The Governor noted in a letter to the agencies that state and federal resources dedicated to school reopening put this goal within reach for school districts, if communities continue to work together to stop the spread of COVID-19 over the next several weeks. About $109 million in CARES Act funds were distributed to public schools in 2020. $28 million is dedicated for technology and internet assistance for students and schools. Both the Legislature and Congress have dedicated new resources for safe school reopenings in 2021, including an additional $50 million approved during Monday’s special session to support schools in the transition to in-person instruction. In addition, the Legislature also passed legislation during the special session providing reasonable liability protections for public and private schools during the remainder of the COVID-19 emergency.

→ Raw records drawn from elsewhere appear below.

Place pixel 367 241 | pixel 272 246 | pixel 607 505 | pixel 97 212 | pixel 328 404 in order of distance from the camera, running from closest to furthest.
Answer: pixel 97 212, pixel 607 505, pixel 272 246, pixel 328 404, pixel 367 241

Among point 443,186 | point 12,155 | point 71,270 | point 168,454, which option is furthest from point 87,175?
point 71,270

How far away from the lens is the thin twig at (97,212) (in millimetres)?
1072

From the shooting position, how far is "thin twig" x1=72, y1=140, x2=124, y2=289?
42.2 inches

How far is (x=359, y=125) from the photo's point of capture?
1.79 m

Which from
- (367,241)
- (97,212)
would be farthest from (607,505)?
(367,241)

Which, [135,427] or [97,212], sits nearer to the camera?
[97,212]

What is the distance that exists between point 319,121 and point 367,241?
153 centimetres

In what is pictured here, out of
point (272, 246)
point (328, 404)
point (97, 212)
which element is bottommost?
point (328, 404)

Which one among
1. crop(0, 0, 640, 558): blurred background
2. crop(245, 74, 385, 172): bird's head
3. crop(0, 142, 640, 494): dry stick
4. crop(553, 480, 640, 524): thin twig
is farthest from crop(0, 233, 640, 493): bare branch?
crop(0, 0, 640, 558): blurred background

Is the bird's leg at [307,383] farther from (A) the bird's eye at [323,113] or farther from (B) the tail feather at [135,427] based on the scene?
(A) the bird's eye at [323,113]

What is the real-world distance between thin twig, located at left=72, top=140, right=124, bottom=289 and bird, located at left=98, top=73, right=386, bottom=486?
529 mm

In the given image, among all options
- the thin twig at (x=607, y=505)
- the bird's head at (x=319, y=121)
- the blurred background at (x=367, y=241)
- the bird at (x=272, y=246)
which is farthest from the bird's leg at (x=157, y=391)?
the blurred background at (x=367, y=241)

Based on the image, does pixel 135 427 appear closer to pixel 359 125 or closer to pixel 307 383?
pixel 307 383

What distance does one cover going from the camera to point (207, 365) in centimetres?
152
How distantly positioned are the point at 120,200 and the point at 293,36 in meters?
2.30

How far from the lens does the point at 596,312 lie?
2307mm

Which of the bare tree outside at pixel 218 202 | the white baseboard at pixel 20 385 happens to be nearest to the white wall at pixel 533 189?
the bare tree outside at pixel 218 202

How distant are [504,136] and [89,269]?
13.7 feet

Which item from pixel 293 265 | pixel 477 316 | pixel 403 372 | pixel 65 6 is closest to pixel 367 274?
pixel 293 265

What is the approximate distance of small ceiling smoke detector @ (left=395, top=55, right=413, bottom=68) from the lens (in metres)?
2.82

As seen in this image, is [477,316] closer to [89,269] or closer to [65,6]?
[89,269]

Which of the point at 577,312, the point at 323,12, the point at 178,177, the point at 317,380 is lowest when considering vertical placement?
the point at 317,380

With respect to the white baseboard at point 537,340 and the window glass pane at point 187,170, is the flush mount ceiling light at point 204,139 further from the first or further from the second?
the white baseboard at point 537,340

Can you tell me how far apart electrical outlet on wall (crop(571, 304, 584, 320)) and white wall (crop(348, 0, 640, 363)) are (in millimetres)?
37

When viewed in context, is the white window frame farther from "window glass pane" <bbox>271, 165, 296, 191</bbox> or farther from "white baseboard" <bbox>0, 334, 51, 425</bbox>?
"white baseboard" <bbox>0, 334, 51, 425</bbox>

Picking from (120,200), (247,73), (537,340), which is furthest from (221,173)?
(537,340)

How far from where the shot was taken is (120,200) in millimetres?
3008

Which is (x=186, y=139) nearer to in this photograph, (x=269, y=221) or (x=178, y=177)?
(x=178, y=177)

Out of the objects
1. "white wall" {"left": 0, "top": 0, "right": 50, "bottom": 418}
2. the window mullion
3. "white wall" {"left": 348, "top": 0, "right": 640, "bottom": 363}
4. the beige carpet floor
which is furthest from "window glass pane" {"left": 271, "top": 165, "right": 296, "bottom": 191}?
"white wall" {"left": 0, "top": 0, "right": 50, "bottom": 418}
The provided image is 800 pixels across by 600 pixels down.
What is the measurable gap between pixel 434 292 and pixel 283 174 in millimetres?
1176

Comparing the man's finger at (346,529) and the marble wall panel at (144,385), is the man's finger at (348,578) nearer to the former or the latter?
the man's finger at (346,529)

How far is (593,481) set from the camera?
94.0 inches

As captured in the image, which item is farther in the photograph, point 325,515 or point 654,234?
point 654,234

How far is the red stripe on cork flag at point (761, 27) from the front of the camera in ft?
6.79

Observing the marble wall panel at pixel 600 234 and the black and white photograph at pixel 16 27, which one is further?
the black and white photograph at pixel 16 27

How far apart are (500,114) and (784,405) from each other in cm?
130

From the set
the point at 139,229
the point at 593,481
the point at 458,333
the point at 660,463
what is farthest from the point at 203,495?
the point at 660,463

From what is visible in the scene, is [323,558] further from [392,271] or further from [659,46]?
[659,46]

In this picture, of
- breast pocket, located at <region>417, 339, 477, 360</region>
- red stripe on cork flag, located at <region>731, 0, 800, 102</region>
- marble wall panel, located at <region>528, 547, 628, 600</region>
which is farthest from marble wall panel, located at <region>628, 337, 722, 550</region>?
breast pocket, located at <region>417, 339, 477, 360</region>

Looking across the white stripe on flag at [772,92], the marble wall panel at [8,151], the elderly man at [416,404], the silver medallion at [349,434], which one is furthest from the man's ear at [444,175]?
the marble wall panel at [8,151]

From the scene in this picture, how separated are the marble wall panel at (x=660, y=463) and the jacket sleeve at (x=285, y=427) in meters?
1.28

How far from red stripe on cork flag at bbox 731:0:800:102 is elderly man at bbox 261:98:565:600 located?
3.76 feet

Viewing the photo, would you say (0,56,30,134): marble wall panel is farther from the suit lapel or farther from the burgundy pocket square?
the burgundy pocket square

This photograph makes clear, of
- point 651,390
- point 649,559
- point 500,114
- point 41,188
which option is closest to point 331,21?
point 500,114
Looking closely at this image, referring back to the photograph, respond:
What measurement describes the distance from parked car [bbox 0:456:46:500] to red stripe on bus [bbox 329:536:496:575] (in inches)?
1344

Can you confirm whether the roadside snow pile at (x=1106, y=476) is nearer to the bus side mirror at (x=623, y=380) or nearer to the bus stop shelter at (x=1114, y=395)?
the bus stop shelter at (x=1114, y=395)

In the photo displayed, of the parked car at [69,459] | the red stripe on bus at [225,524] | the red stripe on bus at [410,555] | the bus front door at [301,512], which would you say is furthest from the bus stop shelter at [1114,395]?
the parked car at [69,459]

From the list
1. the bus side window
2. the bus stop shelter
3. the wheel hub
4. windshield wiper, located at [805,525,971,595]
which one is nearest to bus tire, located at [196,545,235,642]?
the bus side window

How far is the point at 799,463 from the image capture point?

“As 2021 approaches and we look to the remaining school year just over the horizon, it is clear that the greatest gift we can give to Oregon’s children this holiday season is to redouble our efforts to act responsibly and reduce the spread of COVID-19 in our communities.
"Our students’ learning, resilience, and future well-being depend on all of us,” said Governor Brown.
“Each and every Oregonian must do our part now to be disciplined and vigilant, to socially distance, wear facial coverings, avoid large gatherings, and follow other necessary public health requirements. The alternative is for Oregonians to remain at risk from the disease for far longer, and for perhaps 90% of Oregon’s students to continue on the unpromising path of spending the remainder of their school year locked out by this virus from their classrooms and youth activities where they best learn, grow, and find connection, safety, and support.”
With educators and school staff to be prioritized for COVID-19 vaccinations, the Governor also directed ODE and OHA to work with schools to provide on-site, rapid testing as a safeguard to quickly address symptomatic individuals and those with potential exposure to COVID-19.
In addition, Oregon’s school metrics, the measures of local community spread of COVID-19 that guide when it is appropriate to open schools for in person instruction, will be advisory rather than mandatory, effective January 1. Moving forward, decisions to resume in-person instruction must be made locally, district by district, school by school.
Many states, including Washington, have advisory metrics. The Governor added: “As our neighbors to the north have demonstrated, this does not mean schools can resume in-person instruction without regard for COVID-19 spread in the community, but instead should carefully consider the metrics in their local context, the needs of students and families, and readiness to implement health and safety protocols.”